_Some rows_
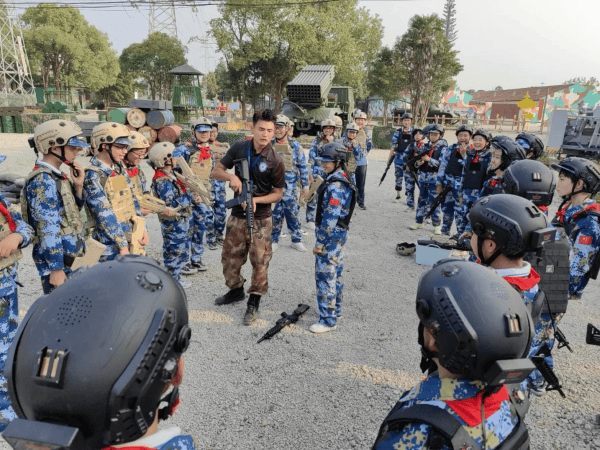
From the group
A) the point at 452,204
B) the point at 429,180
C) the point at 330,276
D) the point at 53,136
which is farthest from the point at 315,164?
the point at 53,136

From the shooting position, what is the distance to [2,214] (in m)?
2.98

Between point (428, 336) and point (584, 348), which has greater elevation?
point (428, 336)

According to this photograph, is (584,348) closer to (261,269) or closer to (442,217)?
(261,269)

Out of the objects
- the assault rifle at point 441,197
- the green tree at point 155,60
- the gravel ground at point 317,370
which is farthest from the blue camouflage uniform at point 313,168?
the green tree at point 155,60

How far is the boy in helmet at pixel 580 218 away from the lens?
11.4ft

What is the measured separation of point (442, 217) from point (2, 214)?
7390mm

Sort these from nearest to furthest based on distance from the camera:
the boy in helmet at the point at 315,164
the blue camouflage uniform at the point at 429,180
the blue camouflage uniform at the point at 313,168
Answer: the boy in helmet at the point at 315,164 < the blue camouflage uniform at the point at 429,180 < the blue camouflage uniform at the point at 313,168

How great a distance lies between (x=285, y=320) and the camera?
15.3ft

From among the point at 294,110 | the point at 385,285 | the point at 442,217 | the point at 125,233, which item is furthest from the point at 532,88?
the point at 125,233

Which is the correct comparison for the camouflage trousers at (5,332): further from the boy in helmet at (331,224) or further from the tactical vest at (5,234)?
the boy in helmet at (331,224)

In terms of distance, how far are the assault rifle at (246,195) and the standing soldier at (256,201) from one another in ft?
0.15

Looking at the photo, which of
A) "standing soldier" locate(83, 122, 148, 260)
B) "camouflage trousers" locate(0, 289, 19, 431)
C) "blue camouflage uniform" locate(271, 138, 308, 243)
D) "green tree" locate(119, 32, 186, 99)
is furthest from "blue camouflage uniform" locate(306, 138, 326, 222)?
"green tree" locate(119, 32, 186, 99)

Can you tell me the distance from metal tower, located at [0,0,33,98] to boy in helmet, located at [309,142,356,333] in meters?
41.1

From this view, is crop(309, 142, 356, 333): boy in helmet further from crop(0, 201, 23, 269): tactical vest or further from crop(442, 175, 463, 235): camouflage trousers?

_WHAT THE EXERCISE ASKS_
Rewrite all of the rows above, substituting "body armor" for every occurrence of "tactical vest" and keeping everything else the same. Leave out the pictures.

_ANSWER TO THIS TASK_
From the group
A) the point at 452,204
B) the point at 429,180
C) the point at 330,276
D) the point at 53,136
which is farthest from the point at 315,164?
the point at 53,136

From the shooting position, what is the distance to [2,214] (in m)?
2.98

Between point (428, 336) and point (584, 348), which has greater elevation?
point (428, 336)

According to this photograph, is (584,348) closer to (261,269) or closer to (442,217)?
(261,269)

Out of the objects
- the assault rifle at point 441,197
- the green tree at point 155,60
- the gravel ground at point 317,370
which is farthest from the blue camouflage uniform at point 313,168?
the green tree at point 155,60

How far is the boy in helmet at pixel 580 218 away from the lens?
11.4ft

What is the measured separation of point (442, 217) from point (2, 214)?
7390mm

Sort these from nearest to furthest based on distance from the camera:
the boy in helmet at the point at 315,164
the blue camouflage uniform at the point at 429,180
the blue camouflage uniform at the point at 313,168
Answer: the boy in helmet at the point at 315,164 < the blue camouflage uniform at the point at 429,180 < the blue camouflage uniform at the point at 313,168

How great a distance lies between (x=285, y=320) and the camera?
15.3ft

From among the point at 294,110 | the point at 385,285 | the point at 442,217 | the point at 125,233, which item is furthest from the point at 532,88?
the point at 125,233

Which is the correct comparison for the camouflage trousers at (5,332): further from the boy in helmet at (331,224) or further from the body armor at (5,234)?
the boy in helmet at (331,224)

In terms of distance, how far are the assault rifle at (246,195) and the standing soldier at (256,201) from one another in ft?
0.15

Looking at the photo, which of
A) "standing soldier" locate(83, 122, 148, 260)
B) "camouflage trousers" locate(0, 289, 19, 431)
C) "blue camouflage uniform" locate(271, 138, 308, 243)
D) "green tree" locate(119, 32, 186, 99)
is furthest from "blue camouflage uniform" locate(306, 138, 326, 222)?
"green tree" locate(119, 32, 186, 99)

Can you tell me the distance from metal tower, located at [0,0,33,98] to boy in helmet, located at [309,142,356,333] in meters?
41.1

From this view, is crop(309, 142, 356, 333): boy in helmet further from crop(0, 201, 23, 269): body armor or further from crop(442, 175, 463, 235): camouflage trousers?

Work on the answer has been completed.